The staff of Conesville recently performed a trial of ways to optimize the plant’s use of its current biocides to determine the cost savings of any improved microbial inhibition practices. The microbial control tests were conducted on the 780-MW Unit 4 cooling water system. The results of the trial, as well as how those results were used to justify the costs for new feed equipment, are discussed below.

Perform Pretrial Research

Pretrial investigation revealed that the plant’s poor microbial inhibition was caused by two principal factors:

  • The chemical feed system was inadequate. The biocide feed system consisted of two pumps for each chemical that fed all three cooling towers via a common header. This configuration of cooling water piping did not allow for proportional, consistent feed of the biocide to each cooling tower. Consequently, it was nearly impossible to feed the appropriate amount of biocide to each tower.
  • The water permits were restrictive. The original interpretation of the discharge permit suggested that the plant is only allowed to chlorinate 2 hours per day. During that time, the total residual chlorine (TRC) level in the outfall must be less than 0.2 ppm. At this feed rate and duration, the result was a gross underfeed of biocide, during which time the system was ripe for microbial growth.

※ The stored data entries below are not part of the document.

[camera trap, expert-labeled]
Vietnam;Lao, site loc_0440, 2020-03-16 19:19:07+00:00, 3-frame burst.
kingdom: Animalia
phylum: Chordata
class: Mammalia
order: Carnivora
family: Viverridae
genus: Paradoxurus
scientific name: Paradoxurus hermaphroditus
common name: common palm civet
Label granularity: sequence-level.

Further review of the permit indicated that continuous chlorination was allowed, but the outfall TRC residual was decreased to 0.038 ppm. This meant that a dechlorination system on the outfall was a must.

Establish Trial Goals

The goals for the cooling water treatment trial included completing three specific tasks:

  • Determine the efficacy of feeding oxidizing biocide continuously at low oxidant residuals. This approach will minimize the need for dechlorination at the outfall and protect the cooling system from corrosion due to elevated oxidant levels.
  • Determine the lowest, continuous residual TRC necessary to maintain biological counts within the industry standard of <105 colony forming units (CFU)/ml.
  • Design a chemical delivery system capable of consistently supplying the necessary amount of oxidizing biocide, both bleach and CB70, to all three towers.

Trial Preparation

The plant staff installed a bisulfite feed skid before the trial began so that continuous chlorination was possible while complying with the discharge permit TRC requirement.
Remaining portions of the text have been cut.